Patočka morì il 13 Marzo 1977; dopo mesi passati a nascondersi, a soli due anni dalla prima circolazione in forma dattiloscritta dei suoi Saggi eretici. Venne prelevato dalla polizia e interrogato per undici ore in due giorni. Non sappiamo con esattezza quali misure vennero adottate, ma sappiamo che subì un dolore, tanto intimo quanto fisico, che lo condusse alla morte pochi giorni dopo. Al funerale, il 17 Marzo, i partecipanti erano circondati da agenti in borghese; alcuni amici furono arrestati; la messa in suffragio proibita. Una citazione dalla sua ultima dichiarazione in ospedale rende giustizia al suo spirito di problematica combattività, estrema fede nell’Idea e nel destino libero e storico dell’uomo: «Siamo sinceri: nel passato il conformismo non ha mai portato ad alcun miglioramento di una situazione, ma solo ad un peggioramento. […] Ciò che bisogna dire è la verità. È possibile che in certi casi individuali la repressione si intensifichi.
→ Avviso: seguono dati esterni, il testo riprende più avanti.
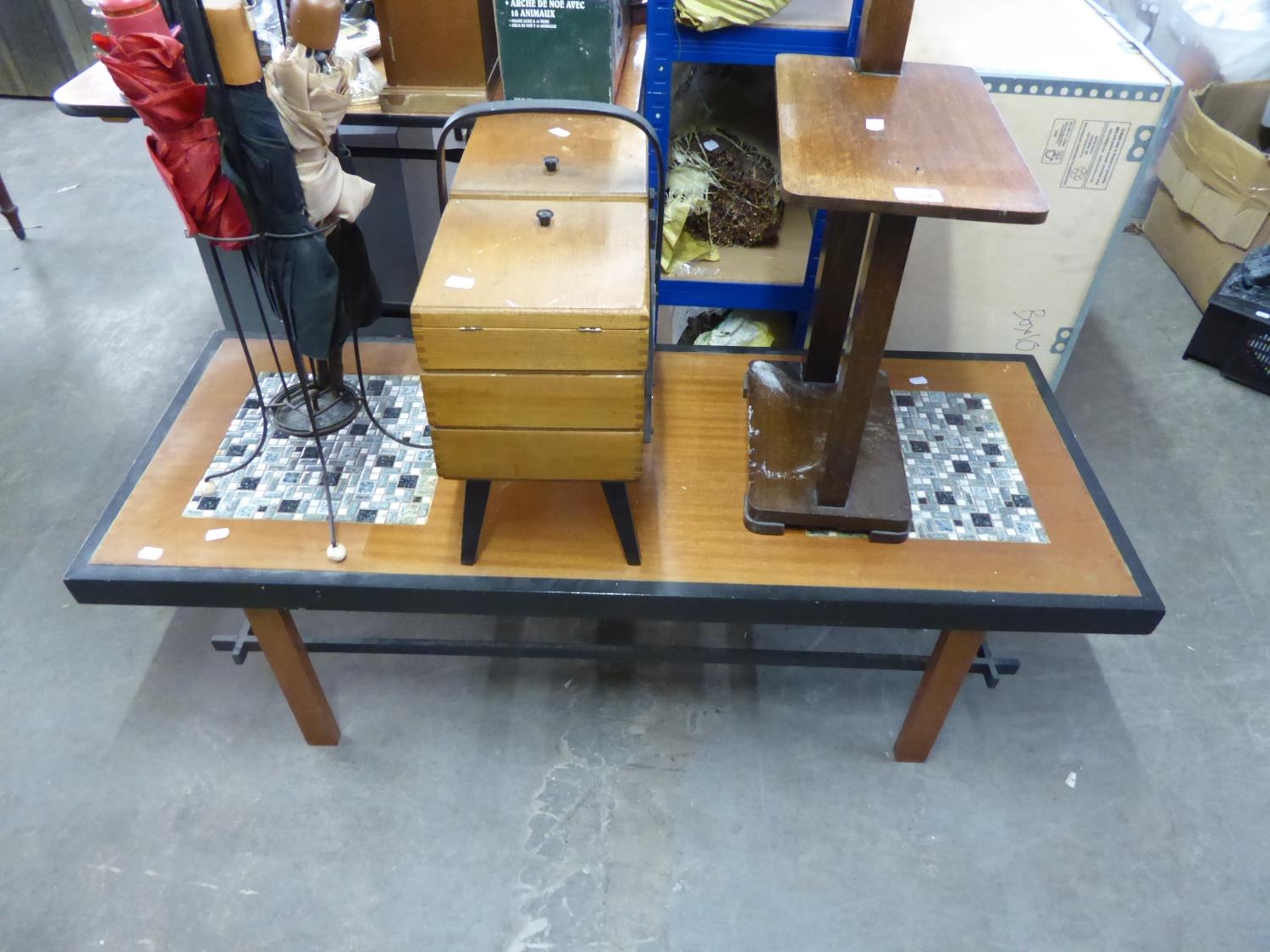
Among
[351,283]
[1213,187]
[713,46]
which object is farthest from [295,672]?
[1213,187]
Le persone si rendono conto di nuovo che ci sono delle cose per cui vale la pena soffrire e che, senza queste cose, l’arte, la letteratura, la cultura sono solo dei mestieri cui ci si dedica per guadagnare il proprio pane quotidiano [3]».
[1] Cfr. J. Patočka, La vie dans l’idee, in Libertè et Sacrifice. Ecrits politiques, Grenoble 1990.
[2-3] J. Patočka, Saggi eretici sulla filosofia della storia, Piccola Bublioteca Einaudi, Torino 2008, p.46, 177.